Конан подобрался вплотную к Эсфахану и негромко пробормотал, многозначительно стрельнув взглядом в сторону стражи:

– По-моему, дядюшка, близок час... Стража собирается! Уж не по нашу ли душу? Не пора нам что-то предпринимать?

Пожилой шемит и смотреть не стал в ту сторону, куда указывал Конан.

– А что ты предлагаешь, северянин?

Киммериец подавил раздражение и ответил так же тихо, чтобы никто не подслушал:

– Драться, конечно! Не удерем, так хоть погибнем как подобает мужчинам! Вот смотри: у меня есть кинжал...

Он вытащил маленький сверток из складок набедренной повязки и размотал шелковый зеленый клочок, заслонив его телом от постороннего взгляда.

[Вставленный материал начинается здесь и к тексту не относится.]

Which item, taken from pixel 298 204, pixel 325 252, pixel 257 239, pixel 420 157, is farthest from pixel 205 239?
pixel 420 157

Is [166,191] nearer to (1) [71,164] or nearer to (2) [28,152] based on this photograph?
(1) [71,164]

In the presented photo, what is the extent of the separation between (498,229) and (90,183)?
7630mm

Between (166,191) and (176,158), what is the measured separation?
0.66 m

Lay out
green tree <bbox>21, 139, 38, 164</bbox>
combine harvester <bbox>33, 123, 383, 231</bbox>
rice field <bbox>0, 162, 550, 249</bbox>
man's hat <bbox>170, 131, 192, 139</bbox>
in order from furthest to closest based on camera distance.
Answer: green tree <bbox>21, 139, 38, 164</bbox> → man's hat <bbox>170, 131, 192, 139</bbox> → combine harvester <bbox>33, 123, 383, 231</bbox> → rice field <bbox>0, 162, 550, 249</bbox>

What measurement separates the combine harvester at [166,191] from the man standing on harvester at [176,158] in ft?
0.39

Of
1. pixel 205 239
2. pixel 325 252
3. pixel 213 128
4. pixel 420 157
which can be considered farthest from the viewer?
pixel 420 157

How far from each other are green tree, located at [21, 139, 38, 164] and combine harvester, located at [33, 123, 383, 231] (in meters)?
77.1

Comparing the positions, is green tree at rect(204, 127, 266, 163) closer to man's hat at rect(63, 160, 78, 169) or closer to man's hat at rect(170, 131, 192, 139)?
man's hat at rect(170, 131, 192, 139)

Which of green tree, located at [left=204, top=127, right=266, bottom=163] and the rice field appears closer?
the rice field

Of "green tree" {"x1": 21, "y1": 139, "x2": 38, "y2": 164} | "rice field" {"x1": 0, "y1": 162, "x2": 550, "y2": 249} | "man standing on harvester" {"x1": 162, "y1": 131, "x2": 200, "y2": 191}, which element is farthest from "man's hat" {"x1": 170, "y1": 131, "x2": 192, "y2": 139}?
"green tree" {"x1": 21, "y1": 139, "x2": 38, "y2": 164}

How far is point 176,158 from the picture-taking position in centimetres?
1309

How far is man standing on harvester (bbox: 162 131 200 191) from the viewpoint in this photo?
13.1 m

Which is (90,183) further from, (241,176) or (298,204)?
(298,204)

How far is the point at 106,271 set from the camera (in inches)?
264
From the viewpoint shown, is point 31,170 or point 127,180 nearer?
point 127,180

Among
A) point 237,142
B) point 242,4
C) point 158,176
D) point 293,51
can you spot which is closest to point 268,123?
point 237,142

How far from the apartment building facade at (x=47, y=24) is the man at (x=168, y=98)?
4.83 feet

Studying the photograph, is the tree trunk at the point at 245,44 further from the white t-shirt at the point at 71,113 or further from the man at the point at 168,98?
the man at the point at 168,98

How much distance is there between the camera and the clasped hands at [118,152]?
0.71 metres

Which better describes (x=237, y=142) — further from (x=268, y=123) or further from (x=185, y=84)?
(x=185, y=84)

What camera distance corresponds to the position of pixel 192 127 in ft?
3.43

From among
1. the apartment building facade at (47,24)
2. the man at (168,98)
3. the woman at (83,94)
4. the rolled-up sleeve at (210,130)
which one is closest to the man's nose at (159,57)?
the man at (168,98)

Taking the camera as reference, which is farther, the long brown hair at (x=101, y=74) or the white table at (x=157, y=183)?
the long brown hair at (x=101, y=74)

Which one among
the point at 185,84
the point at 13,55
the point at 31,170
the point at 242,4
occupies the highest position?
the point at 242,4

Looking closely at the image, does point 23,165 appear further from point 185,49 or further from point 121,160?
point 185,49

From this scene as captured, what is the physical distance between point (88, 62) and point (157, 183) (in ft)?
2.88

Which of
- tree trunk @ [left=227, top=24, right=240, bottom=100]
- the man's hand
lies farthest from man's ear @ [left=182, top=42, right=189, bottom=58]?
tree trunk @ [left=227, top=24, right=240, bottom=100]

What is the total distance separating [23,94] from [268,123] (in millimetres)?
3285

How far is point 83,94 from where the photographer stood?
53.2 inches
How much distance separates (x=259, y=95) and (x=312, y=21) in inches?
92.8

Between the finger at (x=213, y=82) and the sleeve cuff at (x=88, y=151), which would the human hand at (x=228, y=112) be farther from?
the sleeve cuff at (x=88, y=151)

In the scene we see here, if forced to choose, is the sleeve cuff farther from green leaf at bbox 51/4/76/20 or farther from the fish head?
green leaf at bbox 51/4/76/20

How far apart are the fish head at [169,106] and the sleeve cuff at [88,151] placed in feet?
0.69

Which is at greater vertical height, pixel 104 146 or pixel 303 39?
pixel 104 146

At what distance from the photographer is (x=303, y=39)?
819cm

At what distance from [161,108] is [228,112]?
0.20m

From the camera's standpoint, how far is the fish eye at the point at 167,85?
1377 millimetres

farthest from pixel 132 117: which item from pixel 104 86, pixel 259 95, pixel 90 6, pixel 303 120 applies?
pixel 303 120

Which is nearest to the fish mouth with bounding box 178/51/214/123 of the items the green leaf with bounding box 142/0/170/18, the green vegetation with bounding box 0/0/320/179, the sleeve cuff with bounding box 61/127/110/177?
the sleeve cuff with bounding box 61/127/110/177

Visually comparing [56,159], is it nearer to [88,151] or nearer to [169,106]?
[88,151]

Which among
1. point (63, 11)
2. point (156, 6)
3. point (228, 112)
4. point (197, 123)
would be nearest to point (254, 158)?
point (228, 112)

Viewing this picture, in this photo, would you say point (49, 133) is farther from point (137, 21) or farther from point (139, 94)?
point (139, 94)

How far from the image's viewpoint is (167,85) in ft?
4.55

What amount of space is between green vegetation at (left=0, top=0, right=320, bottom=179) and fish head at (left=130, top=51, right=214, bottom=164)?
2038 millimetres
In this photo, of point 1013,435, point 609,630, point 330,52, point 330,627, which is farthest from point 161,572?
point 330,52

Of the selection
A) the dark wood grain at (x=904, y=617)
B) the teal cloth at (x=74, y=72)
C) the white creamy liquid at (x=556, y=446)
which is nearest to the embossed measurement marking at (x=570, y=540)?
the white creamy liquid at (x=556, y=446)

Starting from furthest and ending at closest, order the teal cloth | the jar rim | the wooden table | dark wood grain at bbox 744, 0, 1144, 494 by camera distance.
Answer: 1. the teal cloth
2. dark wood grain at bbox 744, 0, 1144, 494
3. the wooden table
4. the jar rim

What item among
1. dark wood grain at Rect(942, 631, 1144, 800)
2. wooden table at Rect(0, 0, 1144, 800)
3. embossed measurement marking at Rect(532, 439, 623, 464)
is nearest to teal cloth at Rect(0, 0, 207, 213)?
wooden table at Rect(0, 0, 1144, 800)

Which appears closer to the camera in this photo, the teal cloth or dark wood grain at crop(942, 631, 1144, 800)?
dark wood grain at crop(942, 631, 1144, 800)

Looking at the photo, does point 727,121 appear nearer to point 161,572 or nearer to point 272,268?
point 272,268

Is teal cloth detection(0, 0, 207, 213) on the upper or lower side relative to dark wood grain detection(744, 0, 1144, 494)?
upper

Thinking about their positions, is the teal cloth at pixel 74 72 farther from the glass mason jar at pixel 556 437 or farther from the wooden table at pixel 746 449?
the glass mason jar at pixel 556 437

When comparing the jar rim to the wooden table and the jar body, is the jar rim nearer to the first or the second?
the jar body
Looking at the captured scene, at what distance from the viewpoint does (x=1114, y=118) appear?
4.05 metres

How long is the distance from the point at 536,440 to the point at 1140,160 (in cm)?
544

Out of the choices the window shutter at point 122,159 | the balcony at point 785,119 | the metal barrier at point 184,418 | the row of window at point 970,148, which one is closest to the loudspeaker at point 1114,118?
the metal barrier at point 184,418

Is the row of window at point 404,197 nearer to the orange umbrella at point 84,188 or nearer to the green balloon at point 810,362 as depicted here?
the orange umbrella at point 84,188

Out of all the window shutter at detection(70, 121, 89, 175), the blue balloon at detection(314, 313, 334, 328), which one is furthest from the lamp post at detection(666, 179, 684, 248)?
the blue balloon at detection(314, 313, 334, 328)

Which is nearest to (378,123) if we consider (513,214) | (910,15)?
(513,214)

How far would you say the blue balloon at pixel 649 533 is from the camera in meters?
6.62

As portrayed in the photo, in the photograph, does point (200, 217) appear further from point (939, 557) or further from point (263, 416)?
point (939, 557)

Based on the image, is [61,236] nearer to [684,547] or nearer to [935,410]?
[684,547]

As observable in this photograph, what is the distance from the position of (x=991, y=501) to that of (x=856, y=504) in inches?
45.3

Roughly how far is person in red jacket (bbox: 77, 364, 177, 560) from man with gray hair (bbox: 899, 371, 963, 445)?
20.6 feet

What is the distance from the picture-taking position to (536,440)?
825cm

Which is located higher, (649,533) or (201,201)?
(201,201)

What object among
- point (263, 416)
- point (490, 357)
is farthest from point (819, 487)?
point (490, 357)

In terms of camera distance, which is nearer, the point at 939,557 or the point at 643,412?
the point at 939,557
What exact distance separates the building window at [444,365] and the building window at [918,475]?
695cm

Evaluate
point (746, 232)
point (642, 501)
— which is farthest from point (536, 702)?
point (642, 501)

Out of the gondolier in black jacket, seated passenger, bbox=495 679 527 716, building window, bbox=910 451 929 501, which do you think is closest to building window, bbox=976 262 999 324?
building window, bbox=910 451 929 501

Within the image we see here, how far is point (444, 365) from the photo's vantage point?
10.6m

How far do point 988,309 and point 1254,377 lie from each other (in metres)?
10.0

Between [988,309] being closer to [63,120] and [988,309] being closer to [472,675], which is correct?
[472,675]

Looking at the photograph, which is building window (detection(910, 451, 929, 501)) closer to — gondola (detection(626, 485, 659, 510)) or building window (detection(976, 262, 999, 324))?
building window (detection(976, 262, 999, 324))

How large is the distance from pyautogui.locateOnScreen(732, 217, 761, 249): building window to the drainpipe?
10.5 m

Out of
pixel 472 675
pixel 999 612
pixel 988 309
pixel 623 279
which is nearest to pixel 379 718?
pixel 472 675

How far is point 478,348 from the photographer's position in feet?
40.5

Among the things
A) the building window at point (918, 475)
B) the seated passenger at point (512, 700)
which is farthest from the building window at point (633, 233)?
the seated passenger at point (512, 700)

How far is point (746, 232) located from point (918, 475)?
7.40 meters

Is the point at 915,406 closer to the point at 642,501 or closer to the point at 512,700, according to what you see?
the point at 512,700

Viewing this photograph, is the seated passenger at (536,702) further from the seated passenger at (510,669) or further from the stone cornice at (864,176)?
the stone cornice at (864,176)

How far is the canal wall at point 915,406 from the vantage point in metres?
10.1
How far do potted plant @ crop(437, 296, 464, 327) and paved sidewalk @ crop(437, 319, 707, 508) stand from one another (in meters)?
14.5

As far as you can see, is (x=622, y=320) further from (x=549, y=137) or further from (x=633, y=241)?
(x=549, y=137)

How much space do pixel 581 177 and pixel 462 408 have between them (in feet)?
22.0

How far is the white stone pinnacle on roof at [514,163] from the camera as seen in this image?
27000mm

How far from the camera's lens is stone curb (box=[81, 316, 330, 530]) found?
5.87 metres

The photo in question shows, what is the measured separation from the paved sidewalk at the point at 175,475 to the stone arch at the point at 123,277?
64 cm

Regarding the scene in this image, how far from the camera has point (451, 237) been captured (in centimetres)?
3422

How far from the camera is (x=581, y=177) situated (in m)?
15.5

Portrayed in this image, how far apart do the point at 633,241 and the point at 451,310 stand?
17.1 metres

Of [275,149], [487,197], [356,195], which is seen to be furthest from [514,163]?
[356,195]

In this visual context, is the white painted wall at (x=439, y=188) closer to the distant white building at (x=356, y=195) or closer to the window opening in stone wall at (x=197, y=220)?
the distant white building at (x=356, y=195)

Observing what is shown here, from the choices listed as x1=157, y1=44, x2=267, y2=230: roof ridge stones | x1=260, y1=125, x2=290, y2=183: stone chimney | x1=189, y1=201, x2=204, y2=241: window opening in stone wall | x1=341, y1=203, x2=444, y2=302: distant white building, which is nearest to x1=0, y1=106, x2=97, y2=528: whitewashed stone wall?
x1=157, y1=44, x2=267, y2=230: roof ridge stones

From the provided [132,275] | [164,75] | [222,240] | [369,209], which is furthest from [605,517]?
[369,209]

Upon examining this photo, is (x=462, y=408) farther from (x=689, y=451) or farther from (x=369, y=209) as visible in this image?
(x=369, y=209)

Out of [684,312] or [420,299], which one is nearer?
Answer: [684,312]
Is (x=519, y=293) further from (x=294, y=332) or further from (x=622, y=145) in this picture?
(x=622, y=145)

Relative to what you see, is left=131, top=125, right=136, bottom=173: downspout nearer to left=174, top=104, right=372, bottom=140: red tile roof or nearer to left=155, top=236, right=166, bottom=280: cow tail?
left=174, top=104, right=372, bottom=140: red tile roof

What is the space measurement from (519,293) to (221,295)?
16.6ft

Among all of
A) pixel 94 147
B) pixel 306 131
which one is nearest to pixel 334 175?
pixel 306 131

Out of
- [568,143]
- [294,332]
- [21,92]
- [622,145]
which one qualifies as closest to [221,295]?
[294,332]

– А ты своим шемитам скажи, чтобы запаслись хоть дубинками!

Но Эсфахан лишь отрицательно мотнул головой. Он избегал встречаться с Конаном глазами.

– Бегство невозможно, чужеземец, – сказал он. – Ты только оттянешь смерть, вот и все... если, конечно, ты не подсадной соглядатай! Так что лучше прибереги-ка свой ножик для себя самого...

Конан фыркнул с величайшим отвращением и повернулся к Эсфахану спиной. И направился к выходу в коридор, минуя занятых работой шемитов. При этом он держал свой кинжальчик у бедра и поворачивал блестящее лезвие туда-сюда, намеренно привлекая внимание работяг. Он очень надеялся, что никто не поднимет крика при виде оружия. Сам он присматривался к лицам, ища себе спутников. Двое ребят помоложе в самом деле двинулись следом за ним. Но особой решимости от них ждать не приходилось.

Стражники по-прежнему стояли со скучающим видом: пускай, мол, смертники еще поработают, спешить им все равно некуда. Рассыпавшись по прихожей, они гуляли по двое либо подпирали стену. Конан шел прямо на них, пряча нож за спиной. Кто-то из стражников раздраженно вскинул голову при его приближении. Но мягкий шаг киммерийца настолько плавно перешел в бег, что они попросту не успели отреагировать. Он миновал их прежде, чем они поняли, что происходит.

Он мчался вдоль боковой стороны коридора, прямо на Нефрена, благо двое стражников, с которыми тот разговаривал, стояли к нему спиной. Один из них, капитан, первым услышал его приближение и обернулся, пытаясь выхватить меч. Тем самым он оказался между Конаном и его главной целью – и получил удар кинжала, предназначавшийся тощему телохранителю. Удар пришелся вскользь и не причинил особенных повреждений – ну там, хрустнула пара ребер, всего и делов. Капитан тем не менее завалился как раз на Нефрена и притиснул его к стене.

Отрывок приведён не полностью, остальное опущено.